La validité du syllogisme dépend de la validité de la majeure énoncée comme un postulat, vrai dans le premier exemple, faux dans le second (la rareté n’est pas réductible au champ commercial).

Appliqué à l’esclavage des Africains :  

Le blanc est le critère d’humanité.

Or ceux dont il s’agit sont noirs.

Donc ils ne sont pas des hommes.

L’objectif est de valider l’esclavage : s’ils ne sont pas des hommes, ils sont (comme) des animaux.

Quand les verrous fonctionnent, la majeure du racisme est implicite : personne ne se risque à proclamer ouvertement que le blanc est le critère de l’humanité – une affirmation que nuance le discours dominant actuel aux USA .

Dans le contexte de l’esclavage où les verrous ne sont pas construits, la majeure est explicite : les noirs n’ont pas d’âme (l’âme est blanche comme Dieu) donc ils ne sont pas humains donc on peut les réduire en esclavage.

Le discours simple de l’ironie  (l’idéal présenté comme le réel qui en est l’opposé) se développera autour de = Voyez comme ces nègres sont plus blancs que blancs !  

Ce discours simple n’existe qu’à partir du moment où se manifeste un questionnement qui révèle que le critère ne va plus de soi.

Compte tenu de la faiblesse du critère – les esclavagistes couchent avec les femmes noires esclaves – le discours simple court le risque d’être perçu comme le simplisme idéologique qu’il est.

La différence entre l’humour « plat » qui dénote le réel noir « Ceux dont il s’agit sont noirs depuis les pieds jusqu’à la tête » et l’ironie « lyrique » imaginée (qui semble le dénoter) « C’est extraordinaire comme ces êtres noirs, absolument noirs,  mais oui ! sans la moindre petite partie blanche,  sont l’image exacte de Dieu, qui, comme tout le monde le sait, a la belle couleur de la suie de nos cheminées ! » est dans la majeure inversée : Dieu noir ( idéal perverti signalé par la petite touche de blanc) est un inacceptable qui valide l’inacceptable du réel noir.

Oui.

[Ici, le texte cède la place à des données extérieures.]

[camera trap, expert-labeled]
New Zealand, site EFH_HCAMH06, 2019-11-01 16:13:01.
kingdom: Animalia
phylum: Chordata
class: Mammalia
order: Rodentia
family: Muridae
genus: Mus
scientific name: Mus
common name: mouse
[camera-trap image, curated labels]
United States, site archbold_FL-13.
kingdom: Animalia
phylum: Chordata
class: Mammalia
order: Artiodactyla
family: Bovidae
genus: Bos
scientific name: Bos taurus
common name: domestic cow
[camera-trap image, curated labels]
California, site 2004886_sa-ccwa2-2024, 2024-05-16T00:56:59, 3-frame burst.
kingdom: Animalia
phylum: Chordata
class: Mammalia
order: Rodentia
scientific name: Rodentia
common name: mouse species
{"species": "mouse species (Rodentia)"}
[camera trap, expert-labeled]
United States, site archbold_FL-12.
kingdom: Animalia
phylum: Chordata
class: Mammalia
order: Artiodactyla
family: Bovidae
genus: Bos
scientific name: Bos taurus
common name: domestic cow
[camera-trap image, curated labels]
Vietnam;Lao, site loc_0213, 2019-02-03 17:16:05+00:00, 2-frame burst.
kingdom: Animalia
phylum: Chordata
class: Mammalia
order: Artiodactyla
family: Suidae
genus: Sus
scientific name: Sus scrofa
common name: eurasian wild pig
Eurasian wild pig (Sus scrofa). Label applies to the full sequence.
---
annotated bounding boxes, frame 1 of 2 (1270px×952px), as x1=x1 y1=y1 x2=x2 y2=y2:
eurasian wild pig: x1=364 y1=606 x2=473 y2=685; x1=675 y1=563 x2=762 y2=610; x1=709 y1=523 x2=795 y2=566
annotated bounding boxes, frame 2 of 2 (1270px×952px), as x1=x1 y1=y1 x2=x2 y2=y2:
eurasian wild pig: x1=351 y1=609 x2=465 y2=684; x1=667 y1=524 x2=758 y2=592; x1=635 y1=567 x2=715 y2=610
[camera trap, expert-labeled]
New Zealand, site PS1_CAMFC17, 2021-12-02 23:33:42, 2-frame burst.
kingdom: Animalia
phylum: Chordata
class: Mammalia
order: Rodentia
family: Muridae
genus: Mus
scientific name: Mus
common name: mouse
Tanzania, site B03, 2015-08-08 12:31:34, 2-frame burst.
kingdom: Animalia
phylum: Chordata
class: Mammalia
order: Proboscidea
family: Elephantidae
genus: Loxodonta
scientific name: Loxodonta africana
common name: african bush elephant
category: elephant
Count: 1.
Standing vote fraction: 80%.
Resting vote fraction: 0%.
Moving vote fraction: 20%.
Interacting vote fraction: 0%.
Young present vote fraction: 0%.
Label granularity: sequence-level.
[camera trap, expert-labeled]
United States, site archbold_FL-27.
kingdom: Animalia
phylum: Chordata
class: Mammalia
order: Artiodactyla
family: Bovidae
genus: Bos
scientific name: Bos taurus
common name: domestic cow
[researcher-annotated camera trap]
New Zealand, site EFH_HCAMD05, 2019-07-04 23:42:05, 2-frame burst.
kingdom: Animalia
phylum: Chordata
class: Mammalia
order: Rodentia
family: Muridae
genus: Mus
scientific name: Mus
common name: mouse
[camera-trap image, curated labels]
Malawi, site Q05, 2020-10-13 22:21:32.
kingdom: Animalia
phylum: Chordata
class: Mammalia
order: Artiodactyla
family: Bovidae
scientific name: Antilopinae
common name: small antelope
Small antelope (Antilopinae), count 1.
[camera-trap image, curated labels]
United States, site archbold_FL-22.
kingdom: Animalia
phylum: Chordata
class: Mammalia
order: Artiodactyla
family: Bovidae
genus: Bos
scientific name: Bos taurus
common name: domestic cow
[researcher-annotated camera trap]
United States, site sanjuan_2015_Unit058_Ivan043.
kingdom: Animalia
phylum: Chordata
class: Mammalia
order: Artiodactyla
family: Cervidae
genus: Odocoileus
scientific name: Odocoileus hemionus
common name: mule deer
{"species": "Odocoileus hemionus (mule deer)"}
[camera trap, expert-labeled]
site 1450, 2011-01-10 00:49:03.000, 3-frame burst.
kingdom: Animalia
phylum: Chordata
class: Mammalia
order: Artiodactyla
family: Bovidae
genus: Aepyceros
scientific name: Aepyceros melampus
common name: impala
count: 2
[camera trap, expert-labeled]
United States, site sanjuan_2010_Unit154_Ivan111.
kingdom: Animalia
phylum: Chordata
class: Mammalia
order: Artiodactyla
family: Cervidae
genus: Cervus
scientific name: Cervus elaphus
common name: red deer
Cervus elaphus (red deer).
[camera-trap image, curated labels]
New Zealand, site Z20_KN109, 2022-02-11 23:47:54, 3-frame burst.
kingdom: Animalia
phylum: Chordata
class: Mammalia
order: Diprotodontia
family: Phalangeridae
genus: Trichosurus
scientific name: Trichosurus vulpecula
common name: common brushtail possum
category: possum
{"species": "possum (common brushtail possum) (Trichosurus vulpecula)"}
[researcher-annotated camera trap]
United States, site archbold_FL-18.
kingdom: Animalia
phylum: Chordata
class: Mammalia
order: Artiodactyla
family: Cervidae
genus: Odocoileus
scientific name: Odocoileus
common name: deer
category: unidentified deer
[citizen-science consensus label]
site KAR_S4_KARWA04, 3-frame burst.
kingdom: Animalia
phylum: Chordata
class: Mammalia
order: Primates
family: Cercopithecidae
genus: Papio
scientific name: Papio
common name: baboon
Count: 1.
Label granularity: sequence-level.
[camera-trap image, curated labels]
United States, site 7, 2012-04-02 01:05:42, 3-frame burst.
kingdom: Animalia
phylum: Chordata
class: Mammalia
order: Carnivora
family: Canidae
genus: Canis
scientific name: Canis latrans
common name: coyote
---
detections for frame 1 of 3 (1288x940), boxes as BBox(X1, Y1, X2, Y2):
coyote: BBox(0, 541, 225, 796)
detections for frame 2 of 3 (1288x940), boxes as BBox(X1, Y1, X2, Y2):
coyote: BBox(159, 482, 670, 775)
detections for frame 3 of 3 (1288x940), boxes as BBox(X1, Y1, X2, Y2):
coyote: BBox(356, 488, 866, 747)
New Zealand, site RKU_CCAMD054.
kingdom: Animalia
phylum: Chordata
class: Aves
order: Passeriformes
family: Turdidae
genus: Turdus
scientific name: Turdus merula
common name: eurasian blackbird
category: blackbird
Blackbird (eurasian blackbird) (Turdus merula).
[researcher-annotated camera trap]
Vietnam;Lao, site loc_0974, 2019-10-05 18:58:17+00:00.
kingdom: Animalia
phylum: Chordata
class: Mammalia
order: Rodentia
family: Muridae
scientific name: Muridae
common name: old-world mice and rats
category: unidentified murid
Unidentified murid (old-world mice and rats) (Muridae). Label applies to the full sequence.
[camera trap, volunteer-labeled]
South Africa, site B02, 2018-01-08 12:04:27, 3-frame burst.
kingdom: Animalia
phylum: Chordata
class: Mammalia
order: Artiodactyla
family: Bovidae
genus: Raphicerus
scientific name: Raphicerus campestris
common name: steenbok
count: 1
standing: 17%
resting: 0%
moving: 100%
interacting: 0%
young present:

C’est vraiment tordu.

Humour et ironie

« Faut-il prendre l’époque au sérieux ? ».

Tel était l’intitulé des débat des Matins (France Culture – 15/01/2026).  G. Erner avait invité Laelia Véron, enseignante-chercheuse en stylistique et langue française à l’université d’Orléans, et Raphaël Llorca, essayiste et communiquant.

Tous les trois ont réussi le tour de force de parler d’humour et d’ironie pendant quarante minutes sans jamais définir l’un et l’autre, comme si les deux mots qu’ils ont employés sans distinction étaient synonymes.

Cette confusion conduit ainsi l’enseignante-chercheuse – manifestement de gauche – à assurer que l’humour n’est pas, comme on le croit généralement, un marqueur de gauche mais peut être aussi pratiqué par l’extrême-droite.

Ce n’est pas anodin.

Dire que l’humour peut être un mode d’expression d’extrême-droite revient à lui ôter implicitement ce qui constitue son essence, à savoir l’obsession de l’identité.

L’exemple qu’elle a pris en fin d’émission permettra de comprendre.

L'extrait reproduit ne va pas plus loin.